Source excerpt =>

>>>

Life’s Not a Movie...And That’s Okay!
By
Romi Moondi
Hello readers,
I’m the author of the rom-com series YEAR OF THE CHICK, and Tracie was nice enough to let me post here today (thank
you!) I will use this time to talk about something I think about A LOT when
I’m writing my books:
-Those
cute Meg Ryan/Tom Hanks rom-com moments, and why they never make it into my
books:
I guess it all goes downhill when I end up
writing fiction “inspired by real life.” It’s the funniest thing, that as soon
as you dip your writing toes into the inky waters of awkward real life (and
yes, I churn out word count with my toes), those precious rom-com moments
rarely appear.
I’m not saying I’ve never experienced the
“beginnings” of rom-com moments; I mean trust me, there are numerous moments
filled with “oh my god, could this be the
one?!” potential. But just as I start to hold my breath, widen my eyes, and
envision my romantic and totally-not-arranged-marriage happy ending...the
entire scenario explodes into a symphony of farts.

<<<

Task requirements =>
Answer these questions about the rom-com post:
1. What is the name of the author's rom-com series?
2. Which two actors does the post name when it describes cute rom-com moments?
3. What does the entire scenario explode into?
The items after this post come from a separate source.

Given data =>
>>>

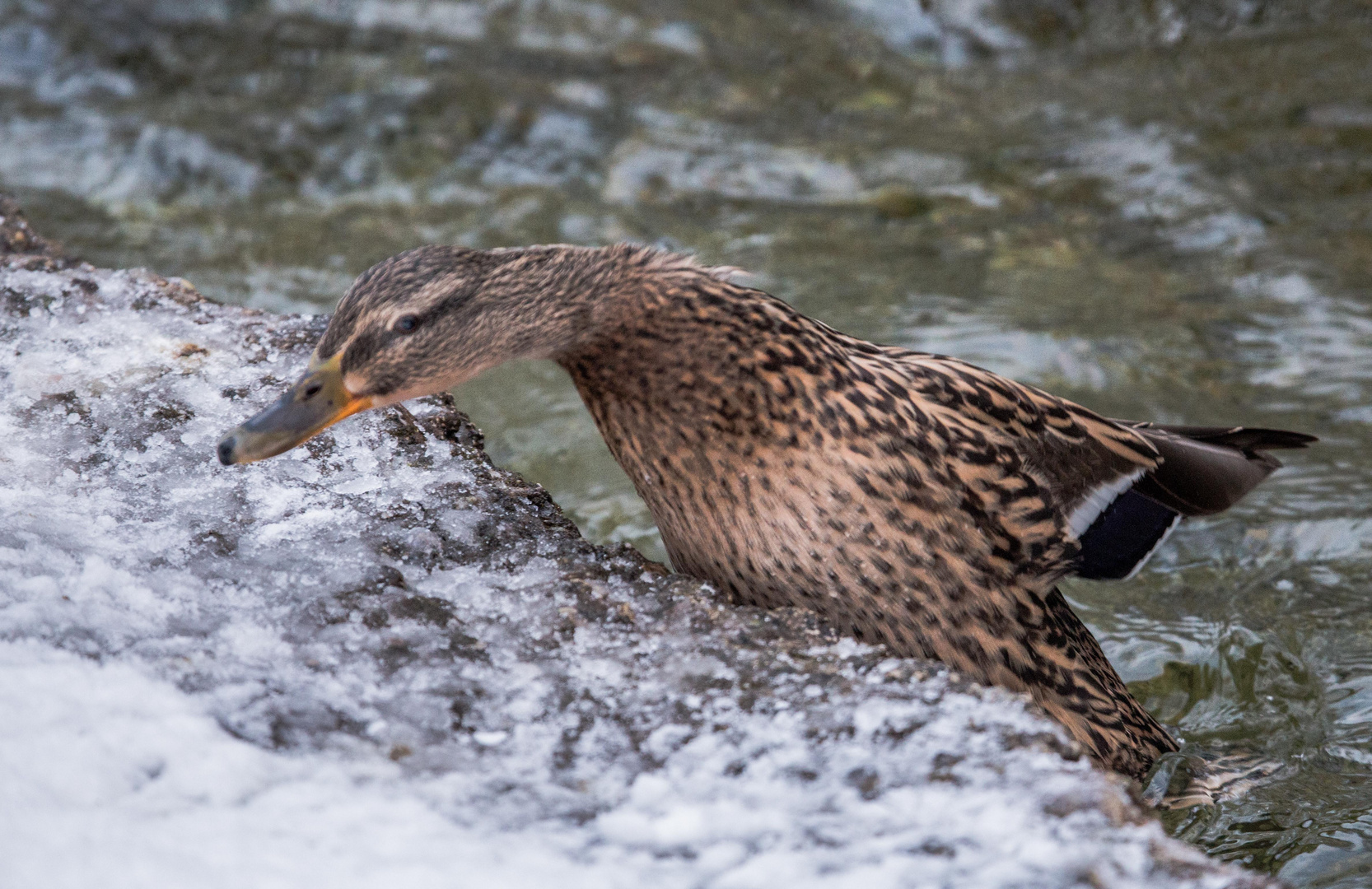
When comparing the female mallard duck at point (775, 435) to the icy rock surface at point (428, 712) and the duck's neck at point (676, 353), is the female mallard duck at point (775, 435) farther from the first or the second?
the icy rock surface at point (428, 712)

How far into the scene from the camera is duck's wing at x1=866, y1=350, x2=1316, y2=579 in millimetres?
3486

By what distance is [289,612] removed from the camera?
2668mm

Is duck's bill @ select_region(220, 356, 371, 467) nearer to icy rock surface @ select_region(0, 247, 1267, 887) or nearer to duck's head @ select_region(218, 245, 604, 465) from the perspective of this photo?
duck's head @ select_region(218, 245, 604, 465)

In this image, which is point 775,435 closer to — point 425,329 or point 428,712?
point 425,329

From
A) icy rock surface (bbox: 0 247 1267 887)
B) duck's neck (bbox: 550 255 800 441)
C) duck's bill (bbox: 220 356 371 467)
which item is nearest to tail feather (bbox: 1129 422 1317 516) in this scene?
duck's neck (bbox: 550 255 800 441)

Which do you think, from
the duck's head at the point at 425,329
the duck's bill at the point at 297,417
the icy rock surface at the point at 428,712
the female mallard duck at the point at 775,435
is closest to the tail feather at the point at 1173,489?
the female mallard duck at the point at 775,435

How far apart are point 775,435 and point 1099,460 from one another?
96cm

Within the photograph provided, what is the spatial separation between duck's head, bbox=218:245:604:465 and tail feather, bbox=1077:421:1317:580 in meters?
1.44

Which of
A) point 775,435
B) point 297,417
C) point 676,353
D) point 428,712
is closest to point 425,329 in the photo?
point 297,417

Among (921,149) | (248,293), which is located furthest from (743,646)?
(921,149)

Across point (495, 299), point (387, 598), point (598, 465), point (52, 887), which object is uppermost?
point (495, 299)

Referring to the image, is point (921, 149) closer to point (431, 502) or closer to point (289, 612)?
point (431, 502)

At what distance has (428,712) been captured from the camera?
2455 mm

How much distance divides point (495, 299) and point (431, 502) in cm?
48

<<<

Written solution =>
1. YEAR OF THE CHICK
2. Meg Ryan and Tom Hanks
3. A symphony of farts